# taz.de -- Zum Tod von Wiglaf Droste: Der Tucholsky unserer Tage
       
       > Großer Satiriker, Schriftsteller und Dortmund-Fan: In der Nacht zu
       > Donnerstag ist Wiglaf Droste gestorben – ein Nachruf.
       
 (IMG) Bild: „Begrabt mein Hirn an der Biegung des Flusses“: Wiglaf Droste
       
       BERLIN taz | Wiglaf Droste wurde am 27. Juni 1961 in Herford entbunden, und
       diese verheißungsvollste Katastrophe im Leben eines Menschen – die
       Entbindung – sollte sich für ihn noch oft wiederholen. Allein die taz hat
       ihn dreimal – von ihrer Medienseite, seiner Freitagskolumne und seinem Job
       als Redakteur – entbunden.
       
       Droste saß länger im Knast als Johnny Cash. 11 Tage in Moabit, nachdem er
       zum 1. Mai ’88 als Reporter von engagierten Berliner Polizisten
       knüppelharte Statements eingeholt hatte. 2100 Mark Geldstrafe wurden gegen
       ihn verhängt, als er zehn Jahre später selbst über die Wunder der
       Menschwerdung räsonierte: wie könne es kommen, „dass einer, der
       wahrscheinlich als Mensch geboren wurde, das werden konnte – ein
       Feldjäger“.
       
       Droste kam, dafür gibt es Augenzeugen, nachweislich als Mensch zur Welt.
       Und stellte sich fortan der ungleich schwierigeren Aufgabe, das auch zu
       bleiben. Diese wenigen Pinselstriche genügen bereits, zu zeigen, wir hart
       es sein kann, einen ausgewachsenen Droste als Mensch durch die Zeit zu
       bringen.
       
       Wie der Name schon sagt: Wiglaf. Das Lied vom „Boy named Sue“ des für
       Droste sehr respektablen Johnny Cash erzählt die Geschichte eines vaterlos
       aufwachsenden Jungen. Ihm wurde der Mädchenname „Sue“ übergeholfen, damit
       er trotzdem ein harter Killer würde.
       
       ## Kurzer Aufenthalt an der Universität
       
       A boy named Wiglaf folgte diesem Gesetz gleich mit seiner ersten
       Singleveröffentlichung, dem legendären „Grönemeyer kann nicht tanzen“: Der
       Mann heißt mit vollem Namen Herbert Arthur Wiglev Clamor Grönemeyer,
       tatsächlich auch: Wiglev, und das klingt schon stark nach „this town ain’t
       big enough for the both of us“. Jedenfalls war damit auch der Musiker,
       Sänger, Rezitator Droste auf der Welt, der später mit dem
       Spardosen-Terzett, Danny Dziuk, Funny van Dannen musizierte.
       
       Wiglaf durchfurchte schadlos die Schulhofrufe nach westfälisch „Wiechlaff“
       oder kurz „Wiggi“. Bei Harry Potter taucht noch ein Wiglaf auf, und in der
       altsächsischen Beowulf-Sage. Dort ist es der junge schwedische Recke, der
       dem Titelhelden beim Angriff auf den Drachen als einziger zur Seite steht.

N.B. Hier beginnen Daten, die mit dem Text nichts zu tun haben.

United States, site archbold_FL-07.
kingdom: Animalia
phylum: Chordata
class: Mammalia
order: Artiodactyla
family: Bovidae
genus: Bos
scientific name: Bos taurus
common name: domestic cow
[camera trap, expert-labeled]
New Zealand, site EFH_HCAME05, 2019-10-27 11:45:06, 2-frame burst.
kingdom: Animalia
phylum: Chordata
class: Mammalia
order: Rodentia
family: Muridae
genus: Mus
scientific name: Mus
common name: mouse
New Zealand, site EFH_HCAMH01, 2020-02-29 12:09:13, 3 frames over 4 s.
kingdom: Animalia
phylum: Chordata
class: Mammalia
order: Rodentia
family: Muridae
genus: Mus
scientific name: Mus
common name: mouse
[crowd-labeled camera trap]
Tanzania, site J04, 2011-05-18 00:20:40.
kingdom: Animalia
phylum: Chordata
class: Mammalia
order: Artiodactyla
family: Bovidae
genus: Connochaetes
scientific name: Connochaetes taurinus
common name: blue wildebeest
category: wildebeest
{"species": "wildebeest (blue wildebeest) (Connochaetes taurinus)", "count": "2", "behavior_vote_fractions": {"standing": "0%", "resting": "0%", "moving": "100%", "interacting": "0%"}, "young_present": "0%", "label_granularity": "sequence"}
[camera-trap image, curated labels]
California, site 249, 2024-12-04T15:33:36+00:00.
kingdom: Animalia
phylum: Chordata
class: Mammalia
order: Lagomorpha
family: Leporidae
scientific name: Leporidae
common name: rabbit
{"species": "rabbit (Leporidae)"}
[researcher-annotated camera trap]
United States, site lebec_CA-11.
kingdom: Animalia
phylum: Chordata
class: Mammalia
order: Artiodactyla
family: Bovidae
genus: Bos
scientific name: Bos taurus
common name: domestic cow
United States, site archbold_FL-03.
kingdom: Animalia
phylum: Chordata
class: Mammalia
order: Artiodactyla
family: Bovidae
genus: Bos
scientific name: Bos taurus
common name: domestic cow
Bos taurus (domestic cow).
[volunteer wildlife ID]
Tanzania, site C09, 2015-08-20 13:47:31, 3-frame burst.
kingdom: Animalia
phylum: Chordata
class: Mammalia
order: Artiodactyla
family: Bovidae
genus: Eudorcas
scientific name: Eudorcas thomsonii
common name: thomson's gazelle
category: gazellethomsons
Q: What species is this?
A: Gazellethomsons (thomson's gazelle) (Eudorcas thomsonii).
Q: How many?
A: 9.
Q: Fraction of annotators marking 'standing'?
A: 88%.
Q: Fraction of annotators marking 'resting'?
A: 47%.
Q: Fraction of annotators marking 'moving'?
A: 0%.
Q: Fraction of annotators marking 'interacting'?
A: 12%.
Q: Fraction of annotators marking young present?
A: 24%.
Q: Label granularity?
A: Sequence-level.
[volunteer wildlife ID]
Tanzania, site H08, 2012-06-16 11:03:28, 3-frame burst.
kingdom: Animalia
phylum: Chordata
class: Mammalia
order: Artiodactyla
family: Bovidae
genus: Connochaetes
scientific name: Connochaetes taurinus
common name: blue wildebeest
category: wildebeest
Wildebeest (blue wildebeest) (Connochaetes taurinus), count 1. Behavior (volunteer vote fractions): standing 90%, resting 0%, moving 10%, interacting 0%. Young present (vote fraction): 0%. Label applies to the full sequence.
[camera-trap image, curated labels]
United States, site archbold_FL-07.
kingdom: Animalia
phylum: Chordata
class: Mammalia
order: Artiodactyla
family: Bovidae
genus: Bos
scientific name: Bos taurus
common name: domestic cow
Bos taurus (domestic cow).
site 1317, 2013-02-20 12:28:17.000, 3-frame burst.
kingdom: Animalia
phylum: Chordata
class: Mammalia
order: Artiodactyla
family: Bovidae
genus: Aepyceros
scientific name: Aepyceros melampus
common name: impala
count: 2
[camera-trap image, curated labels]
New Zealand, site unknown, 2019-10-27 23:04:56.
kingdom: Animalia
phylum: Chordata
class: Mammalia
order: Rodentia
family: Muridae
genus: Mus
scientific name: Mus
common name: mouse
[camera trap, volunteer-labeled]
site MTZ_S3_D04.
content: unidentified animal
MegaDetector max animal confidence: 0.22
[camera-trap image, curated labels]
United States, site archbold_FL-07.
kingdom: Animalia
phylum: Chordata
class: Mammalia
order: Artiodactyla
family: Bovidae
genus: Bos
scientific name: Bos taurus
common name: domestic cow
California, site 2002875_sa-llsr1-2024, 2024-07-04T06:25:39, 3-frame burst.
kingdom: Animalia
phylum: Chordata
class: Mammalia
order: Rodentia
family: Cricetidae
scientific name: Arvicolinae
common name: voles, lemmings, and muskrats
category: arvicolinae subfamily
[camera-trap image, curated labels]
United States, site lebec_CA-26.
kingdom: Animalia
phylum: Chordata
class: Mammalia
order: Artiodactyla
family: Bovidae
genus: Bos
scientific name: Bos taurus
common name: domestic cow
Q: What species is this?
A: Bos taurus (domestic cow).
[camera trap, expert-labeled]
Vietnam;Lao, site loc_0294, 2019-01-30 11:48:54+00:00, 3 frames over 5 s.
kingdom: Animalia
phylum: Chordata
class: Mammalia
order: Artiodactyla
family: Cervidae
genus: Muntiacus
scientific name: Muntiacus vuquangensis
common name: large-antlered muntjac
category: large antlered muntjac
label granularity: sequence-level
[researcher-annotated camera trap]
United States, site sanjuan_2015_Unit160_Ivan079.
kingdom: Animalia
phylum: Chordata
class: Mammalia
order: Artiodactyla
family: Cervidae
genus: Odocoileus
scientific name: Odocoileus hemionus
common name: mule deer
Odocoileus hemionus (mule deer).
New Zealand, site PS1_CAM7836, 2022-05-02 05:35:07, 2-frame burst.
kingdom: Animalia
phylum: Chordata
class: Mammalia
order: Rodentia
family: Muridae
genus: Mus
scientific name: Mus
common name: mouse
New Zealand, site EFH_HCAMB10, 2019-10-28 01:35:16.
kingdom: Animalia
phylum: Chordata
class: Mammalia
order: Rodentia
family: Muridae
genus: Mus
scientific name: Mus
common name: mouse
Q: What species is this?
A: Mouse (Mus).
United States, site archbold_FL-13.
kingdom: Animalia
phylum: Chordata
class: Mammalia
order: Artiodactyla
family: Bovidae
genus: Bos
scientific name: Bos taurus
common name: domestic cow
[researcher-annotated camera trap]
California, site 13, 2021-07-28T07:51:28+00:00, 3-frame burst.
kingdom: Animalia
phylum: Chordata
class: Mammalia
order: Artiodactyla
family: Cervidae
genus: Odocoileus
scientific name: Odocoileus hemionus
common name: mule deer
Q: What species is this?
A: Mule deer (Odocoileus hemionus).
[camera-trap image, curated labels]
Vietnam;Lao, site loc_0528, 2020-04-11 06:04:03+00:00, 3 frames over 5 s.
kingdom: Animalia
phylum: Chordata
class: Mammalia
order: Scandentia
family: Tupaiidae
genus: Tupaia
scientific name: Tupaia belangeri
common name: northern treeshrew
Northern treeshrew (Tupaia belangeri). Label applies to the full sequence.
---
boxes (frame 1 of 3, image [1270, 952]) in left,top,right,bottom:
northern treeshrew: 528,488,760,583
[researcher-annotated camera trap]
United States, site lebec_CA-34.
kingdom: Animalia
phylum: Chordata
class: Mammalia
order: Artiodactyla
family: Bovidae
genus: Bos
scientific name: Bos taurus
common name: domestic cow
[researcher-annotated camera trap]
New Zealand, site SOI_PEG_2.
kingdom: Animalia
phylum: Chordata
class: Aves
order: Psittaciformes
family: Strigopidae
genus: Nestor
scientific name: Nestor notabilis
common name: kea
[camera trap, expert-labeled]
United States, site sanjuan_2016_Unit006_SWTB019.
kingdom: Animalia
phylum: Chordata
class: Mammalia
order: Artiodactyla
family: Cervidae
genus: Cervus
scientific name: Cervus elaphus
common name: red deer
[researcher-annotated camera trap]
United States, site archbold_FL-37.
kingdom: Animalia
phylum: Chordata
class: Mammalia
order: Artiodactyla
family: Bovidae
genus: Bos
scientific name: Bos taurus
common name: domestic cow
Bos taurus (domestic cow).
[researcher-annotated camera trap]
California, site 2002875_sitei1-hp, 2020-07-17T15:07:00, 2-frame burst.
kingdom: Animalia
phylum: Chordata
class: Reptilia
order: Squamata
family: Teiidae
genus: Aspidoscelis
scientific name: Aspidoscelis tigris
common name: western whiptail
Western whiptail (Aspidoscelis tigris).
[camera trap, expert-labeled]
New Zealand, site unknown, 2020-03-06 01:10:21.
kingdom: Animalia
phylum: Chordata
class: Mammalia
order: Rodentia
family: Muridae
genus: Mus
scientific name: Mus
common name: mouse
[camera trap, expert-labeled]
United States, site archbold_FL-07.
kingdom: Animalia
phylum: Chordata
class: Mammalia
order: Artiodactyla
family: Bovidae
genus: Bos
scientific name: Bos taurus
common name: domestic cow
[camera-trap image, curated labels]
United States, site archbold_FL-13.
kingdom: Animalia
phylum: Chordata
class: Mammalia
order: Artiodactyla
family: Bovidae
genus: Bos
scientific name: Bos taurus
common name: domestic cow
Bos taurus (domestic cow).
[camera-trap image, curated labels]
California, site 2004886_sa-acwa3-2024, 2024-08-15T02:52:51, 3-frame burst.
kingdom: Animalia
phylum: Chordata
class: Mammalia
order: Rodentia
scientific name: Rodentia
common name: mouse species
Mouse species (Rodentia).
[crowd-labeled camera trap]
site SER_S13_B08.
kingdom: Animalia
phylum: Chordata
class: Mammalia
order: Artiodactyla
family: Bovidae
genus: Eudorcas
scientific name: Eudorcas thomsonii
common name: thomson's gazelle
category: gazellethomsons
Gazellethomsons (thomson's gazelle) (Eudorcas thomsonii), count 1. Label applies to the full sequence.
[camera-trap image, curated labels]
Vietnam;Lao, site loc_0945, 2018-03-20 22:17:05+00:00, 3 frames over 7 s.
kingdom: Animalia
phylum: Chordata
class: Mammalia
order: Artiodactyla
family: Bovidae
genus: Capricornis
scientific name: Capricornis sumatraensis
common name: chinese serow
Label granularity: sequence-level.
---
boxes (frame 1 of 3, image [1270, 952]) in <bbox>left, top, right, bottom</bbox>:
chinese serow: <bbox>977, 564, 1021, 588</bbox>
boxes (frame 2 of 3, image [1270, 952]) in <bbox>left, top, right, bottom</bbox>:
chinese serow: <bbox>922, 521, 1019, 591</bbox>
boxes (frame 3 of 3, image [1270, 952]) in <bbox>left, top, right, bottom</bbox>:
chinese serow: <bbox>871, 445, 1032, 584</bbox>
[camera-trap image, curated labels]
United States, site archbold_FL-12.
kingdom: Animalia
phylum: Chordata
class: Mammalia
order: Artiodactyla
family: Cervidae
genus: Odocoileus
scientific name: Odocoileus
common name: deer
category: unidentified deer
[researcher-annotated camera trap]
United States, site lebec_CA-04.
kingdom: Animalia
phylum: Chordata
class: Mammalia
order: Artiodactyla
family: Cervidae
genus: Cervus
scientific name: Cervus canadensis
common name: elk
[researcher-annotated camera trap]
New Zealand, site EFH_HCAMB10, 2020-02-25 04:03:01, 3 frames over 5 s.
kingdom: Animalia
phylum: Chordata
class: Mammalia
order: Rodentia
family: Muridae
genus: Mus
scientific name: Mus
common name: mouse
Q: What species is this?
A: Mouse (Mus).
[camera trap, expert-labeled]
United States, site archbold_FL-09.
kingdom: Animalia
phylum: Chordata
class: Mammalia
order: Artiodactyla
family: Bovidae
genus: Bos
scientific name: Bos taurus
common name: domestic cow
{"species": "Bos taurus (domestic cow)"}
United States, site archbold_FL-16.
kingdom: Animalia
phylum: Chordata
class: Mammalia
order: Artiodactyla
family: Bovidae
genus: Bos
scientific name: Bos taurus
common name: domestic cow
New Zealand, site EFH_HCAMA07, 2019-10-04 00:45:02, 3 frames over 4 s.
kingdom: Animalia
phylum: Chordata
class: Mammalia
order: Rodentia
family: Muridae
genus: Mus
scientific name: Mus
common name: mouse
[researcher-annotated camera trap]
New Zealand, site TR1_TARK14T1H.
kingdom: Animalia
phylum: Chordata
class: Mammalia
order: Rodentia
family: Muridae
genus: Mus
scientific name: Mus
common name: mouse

       Wäre dies die wahre Wurzel der Benamung, hätte die Familie Droste einen
       anderen Sohn auch gleich Beowulf nennen können. Was sie taten.
       
       An der Berliner Universität hielt sich Droste knapp länger auf als im
       Moabiter Knast. Nach fünf Wochen „Publizistik und
       Kommunikationswissenschaften“ entließ er die Uni in eine ungewisse Zukunft.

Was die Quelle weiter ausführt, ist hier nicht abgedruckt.